### REQUIRED ACTIONS
a: Print the passage of the article on athletes switching allegiance from "Over the past" to "some public backlash.", with no changes.
b: For each statement below, say yes or no according to the article on athletes switching allegiance, and quote the words of the article that decide it. (i) The sponsorship announced at the press conference is worth $28 million. (ii) Neita-Headley opposes athletes switching allegiance. (iii) Up to five Jamaican athletes have declared their intentions to represent other nations over the past few months.
c: Resume the article on the sports minister's views about athletes switching allegiance, picking up right after its last sentence.

### PASSAGE PROVIDED
■ ■ ■ ■

Published:Tuesday | August 4, 2015 | 12:00 AMLivingston Scott
Major players gather during the announcement of a $28m sponsorship deal between LIME/FLOW and the Jamaica Athletics Administrative Association (JAAA) at Terra Nova All Suites hotel yesterday morning. They are (from left) Ludlow Watts, treasurer, JAAA, Dr. Warren Blake, president, JAAA, Natalie Neita-Headley, Minister withour Portfolio with responsibility for sports and Stephen Miller, sponsorship and events manager, LIME/Flow.

Natalie Neita-Headley, minister without portfolio with responsibility for sports, is not against the practice of athletes switching allegiance, reasoning that people are going to take advantage of opportunities to improve themselves and their families.

While she is not against the switch, Neita-Headley - while in attendance at a press conference to launch LIME-Flow's $28 million sponsorship of the Jamaica Athletics Administrative Associa-tion (JAAA) - warned that the country must protect against a

certain level of talent drain.

Over the past few months, up to five Jamaica athletes have declared their intentions to represent other nations, which has caused some public backlash.

However, Neita-Headley said because of Jamaica's rich talent in athletics and other sports, some local talents would have limited chances to represent the country, especially at major championships like the Olympics or World Championships.

"When we send footballers off after they bad up the (local) Premier League and they get signed to an English club, Jamaicans are happy because an opportunity has been created for a young athlete," the minister said.

"I am not happy for anyone to just leave our shores, but where opportunities arise and persons can take advantage of that opportunity, we should," she noted.

"I don't want to stifle our young people, to tell them that 12 of you are qualified to run, but you will never make it to an Olympics because you can't go below 9.7 or 9.8. But opportunities like that exist elsewhere and we must be able to look deeper than the surface.

■ ■ ■ ■

Collection entries:
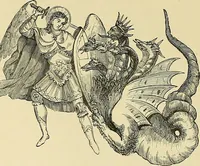 An illustration from Demonology and devil-lore (1879)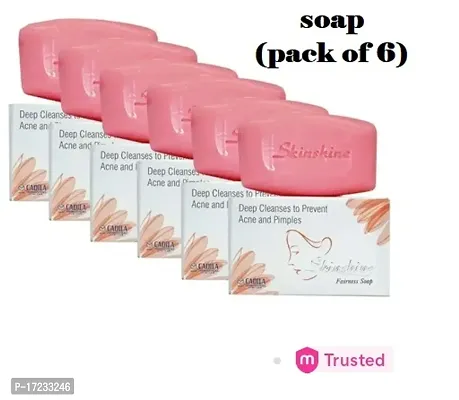 Skinshine Soap For Men And Women 75Gm X 6 Pcs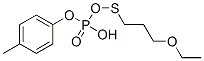1-(ethoxy-propylsulfanyl-phosphoryl)oxy-4-methyl-benzene CAS#: 38527-96-7
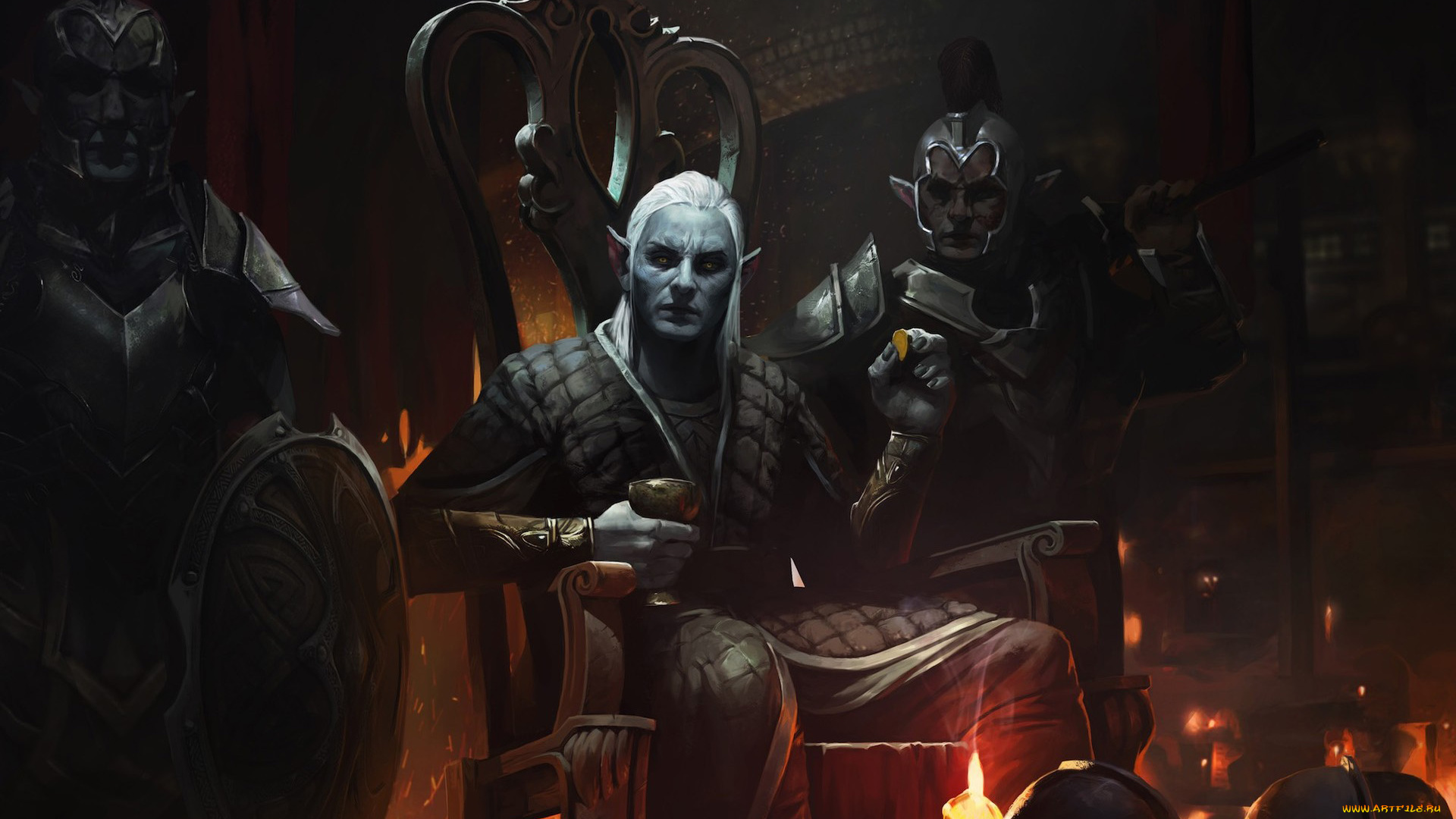 видео, игры, the, elder, scrolls, , legends, персонаж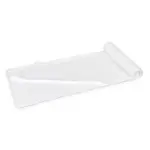 R-pet badstofhanddoek 100 x 180 cm (300 g/m²) sublimatie, wit — productfoto 2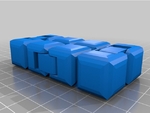  Failproof fidget cube version 2  3d model for 3d printers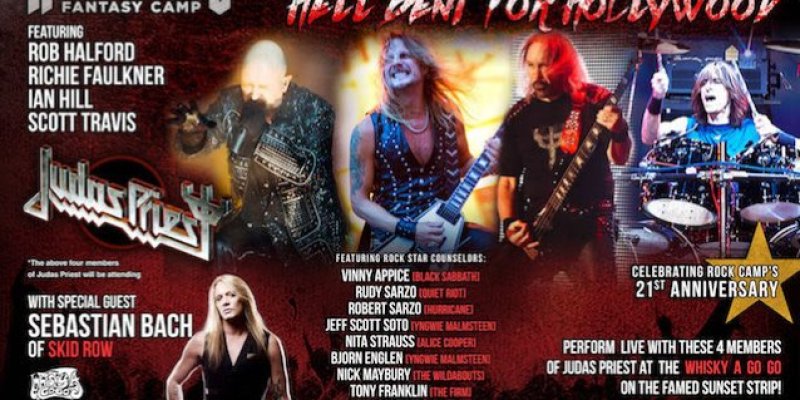 Judas Priest And Sebastian Bach Live At Hell Bent For Hollywood Vol III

■ ■ ■ ■

### ANSWERS TO THE EXERCISES
a:
Over the past few months, up to five Jamaica athletes have declared their intentions to represent other nations, which has caused some public backlash.

b:
(i) Yes: "LIME-Flow's $28 million sponsorship of the Jamaica Athletics Administrative Associa-tion (JAAA)"
(ii) No: "is not against the practice of athletes switching allegiance"
(iii) Yes: "up to five Jamaica athletes have declared their intentions to represent other nations"

c:
"When the footballers leave, we are happy to let them go to find a new club. Sometimes our teachers leave or our nurses have to leave. So what I'm saying in the case of the athlete is that the JAAA uses this wisdom as to how and when we can do this so that we don't have a drain on our talent pool," she stressed.

In most, if not all, the recent cases where Jamaican athletes have switched allegiance, they have been offered lucrative payment packages in return for their service. However, Neita-Headley insisted that there is a process to handle these defections and the JAAA still has a say in whether an athlete stays or leaves.

"We have to understand there is a process. We have to sign off on these athletes. It's not like they can just get up and leave. The JAAA has to sign off, and in some cases, they have to wait from one to three years to compete for that country. So it's not like you can leave today and compete tomorrow," she pointed out. "But these offerings are probably more lucrative packages than we can afford.

"Our talent is sometimes too much for our little country to manage and so we can't sway our athletes to stay here full time and don't do anything else," Neita-Headley argued.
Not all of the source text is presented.